In the sphere of technology, the term “web services” is frequently encountered. But what exactly are web services? This post will look into how these services represent a collection of open protocols and standards used for exchanging data between applications or systems. Let us delve into the topic.
What is a web service?
A method of communication between two electronic endpoint devices over a network is known as a web service. It represents a collection of open protocols and standards used for exchanging data between applications or systems. Different platforms can run software applications written in multiple programming languages, using web services to exchange data over computer networks, such as the internet. This process mirrors inter-process communication on a single computer.
Web services serve as a support system for machine-to-machine interaction over a network. Standardized protocols form the foundation of this data exchange. These protocols encompass XML (Extensible Markup Language), SOAP (Simple Object Access Protocol), WSDL (Web Services Description Language), and UDDI (Universal Description, Discovery, and Integration).
Main components of web services
A protocol for exchanging structured information in the implementation of web services in computer networks is SOAP. It uses XML as its message format, and relies on application layer protocols, most often Hypertext Transfer Protocol (HTTP) or Simple Mail Transfer Protocol (SMTP), for message negotiation and transmission.
An XML-based protocol for exchanging web services over a network is WSDL. It provides a model for describing web services. A client program connecting to a web service can read the WSDL to determine what functions are available on the server.
UDDI serves as a protocol that allows businesses to list themselves on the internet and discover each other, similar to a traditional phone book’s yellow and white pages. It enables businesses to find one another and define how they interact over the internet.
XML-RPC is a remote procedure call (RPC) protocol which uses XML to encode its calls and HTTP as a transport mechanism. It allows software running on disparate operating systems and in different environments to make procedure calls over the internet.

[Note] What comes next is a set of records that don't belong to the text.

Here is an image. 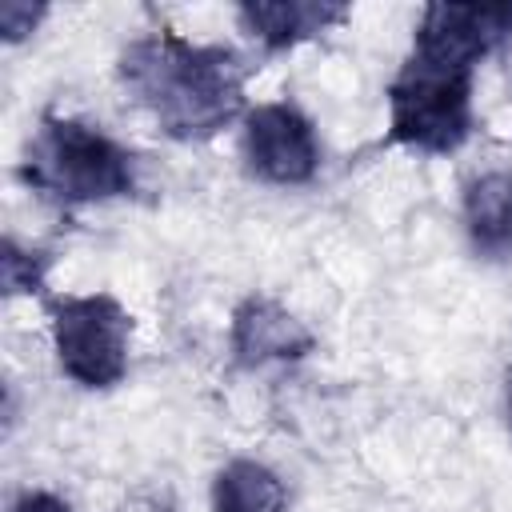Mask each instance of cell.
I'll return each instance as SVG.
<instances>
[{
  "instance_id": "obj_3",
  "label": "cell",
  "mask_w": 512,
  "mask_h": 512,
  "mask_svg": "<svg viewBox=\"0 0 512 512\" xmlns=\"http://www.w3.org/2000/svg\"><path fill=\"white\" fill-rule=\"evenodd\" d=\"M472 72L412 52L388 84V136L420 152H452L472 132Z\"/></svg>"
},
{
  "instance_id": "obj_9",
  "label": "cell",
  "mask_w": 512,
  "mask_h": 512,
  "mask_svg": "<svg viewBox=\"0 0 512 512\" xmlns=\"http://www.w3.org/2000/svg\"><path fill=\"white\" fill-rule=\"evenodd\" d=\"M344 4H308V0H284V4H244L240 24L252 40H260L268 52L292 48L316 32H328L336 20H344Z\"/></svg>"
},
{
  "instance_id": "obj_13",
  "label": "cell",
  "mask_w": 512,
  "mask_h": 512,
  "mask_svg": "<svg viewBox=\"0 0 512 512\" xmlns=\"http://www.w3.org/2000/svg\"><path fill=\"white\" fill-rule=\"evenodd\" d=\"M12 512H72V508L52 492H24Z\"/></svg>"
},
{
  "instance_id": "obj_5",
  "label": "cell",
  "mask_w": 512,
  "mask_h": 512,
  "mask_svg": "<svg viewBox=\"0 0 512 512\" xmlns=\"http://www.w3.org/2000/svg\"><path fill=\"white\" fill-rule=\"evenodd\" d=\"M244 160L248 172L268 184H308L320 168V140L312 120L288 104H256L244 112Z\"/></svg>"
},
{
  "instance_id": "obj_4",
  "label": "cell",
  "mask_w": 512,
  "mask_h": 512,
  "mask_svg": "<svg viewBox=\"0 0 512 512\" xmlns=\"http://www.w3.org/2000/svg\"><path fill=\"white\" fill-rule=\"evenodd\" d=\"M132 316L120 300L96 296H64L52 304V348L64 368L84 388H112L128 372Z\"/></svg>"
},
{
  "instance_id": "obj_10",
  "label": "cell",
  "mask_w": 512,
  "mask_h": 512,
  "mask_svg": "<svg viewBox=\"0 0 512 512\" xmlns=\"http://www.w3.org/2000/svg\"><path fill=\"white\" fill-rule=\"evenodd\" d=\"M284 480L260 460H228L212 480V512H284Z\"/></svg>"
},
{
  "instance_id": "obj_12",
  "label": "cell",
  "mask_w": 512,
  "mask_h": 512,
  "mask_svg": "<svg viewBox=\"0 0 512 512\" xmlns=\"http://www.w3.org/2000/svg\"><path fill=\"white\" fill-rule=\"evenodd\" d=\"M44 16V8H28V4H4L0 8V28L8 40H20L24 32L36 28V20Z\"/></svg>"
},
{
  "instance_id": "obj_14",
  "label": "cell",
  "mask_w": 512,
  "mask_h": 512,
  "mask_svg": "<svg viewBox=\"0 0 512 512\" xmlns=\"http://www.w3.org/2000/svg\"><path fill=\"white\" fill-rule=\"evenodd\" d=\"M508 416H512V376H508Z\"/></svg>"
},
{
  "instance_id": "obj_8",
  "label": "cell",
  "mask_w": 512,
  "mask_h": 512,
  "mask_svg": "<svg viewBox=\"0 0 512 512\" xmlns=\"http://www.w3.org/2000/svg\"><path fill=\"white\" fill-rule=\"evenodd\" d=\"M464 228L476 252L512 256V168H492L464 184Z\"/></svg>"
},
{
  "instance_id": "obj_2",
  "label": "cell",
  "mask_w": 512,
  "mask_h": 512,
  "mask_svg": "<svg viewBox=\"0 0 512 512\" xmlns=\"http://www.w3.org/2000/svg\"><path fill=\"white\" fill-rule=\"evenodd\" d=\"M20 176L56 204H104L132 192L136 164L108 132L72 116H44L24 152Z\"/></svg>"
},
{
  "instance_id": "obj_11",
  "label": "cell",
  "mask_w": 512,
  "mask_h": 512,
  "mask_svg": "<svg viewBox=\"0 0 512 512\" xmlns=\"http://www.w3.org/2000/svg\"><path fill=\"white\" fill-rule=\"evenodd\" d=\"M0 268H4V292L8 296H16V292H40V284H44V256L40 252H24L12 240L4 244Z\"/></svg>"
},
{
  "instance_id": "obj_6",
  "label": "cell",
  "mask_w": 512,
  "mask_h": 512,
  "mask_svg": "<svg viewBox=\"0 0 512 512\" xmlns=\"http://www.w3.org/2000/svg\"><path fill=\"white\" fill-rule=\"evenodd\" d=\"M504 36H512V4H428L412 52L476 68Z\"/></svg>"
},
{
  "instance_id": "obj_1",
  "label": "cell",
  "mask_w": 512,
  "mask_h": 512,
  "mask_svg": "<svg viewBox=\"0 0 512 512\" xmlns=\"http://www.w3.org/2000/svg\"><path fill=\"white\" fill-rule=\"evenodd\" d=\"M120 80L168 136L208 140L240 116L248 64L224 44H192L164 28L124 48Z\"/></svg>"
},
{
  "instance_id": "obj_7",
  "label": "cell",
  "mask_w": 512,
  "mask_h": 512,
  "mask_svg": "<svg viewBox=\"0 0 512 512\" xmlns=\"http://www.w3.org/2000/svg\"><path fill=\"white\" fill-rule=\"evenodd\" d=\"M232 356L244 368H264V364H284L300 360L312 348V332L304 320H296L284 304L268 296H248L232 312V332H228Z\"/></svg>"
}]
</instances>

Representational state transfer (REST) is a software architectural style that defines a set of constraints to be used for creating web services. It is a way to develop web services that can be used virtually by any device that communicates over HTTP.
How web services work
Web services work through the sending of XML messages over a network. These messages follow a standardized protocol. The sender sends an XML request to a service, which then sends back an XML response. This exchange happens over HTTP, making it possible for machines to communicate with each other from anywhere in the world.
Uses for web services
Web services allow various applications to communicate with each other and share data and services among themselves. They provide a common platform that enables multiple applications built on various programming languages to communicate. Web services are not tied to any one operating system or programming language, enabling them to be self-contained, modular, distributed, dynamic applications that can be described, published, located, or invoked over the network to create products, processes, and supply chains.
The vital role of web services in IT
Web services serve as a critical component of the architecture for functional internet applications. Their role is vital in enabling the application to be flexible, versatile, and capable of quick adaptation to changing business environments.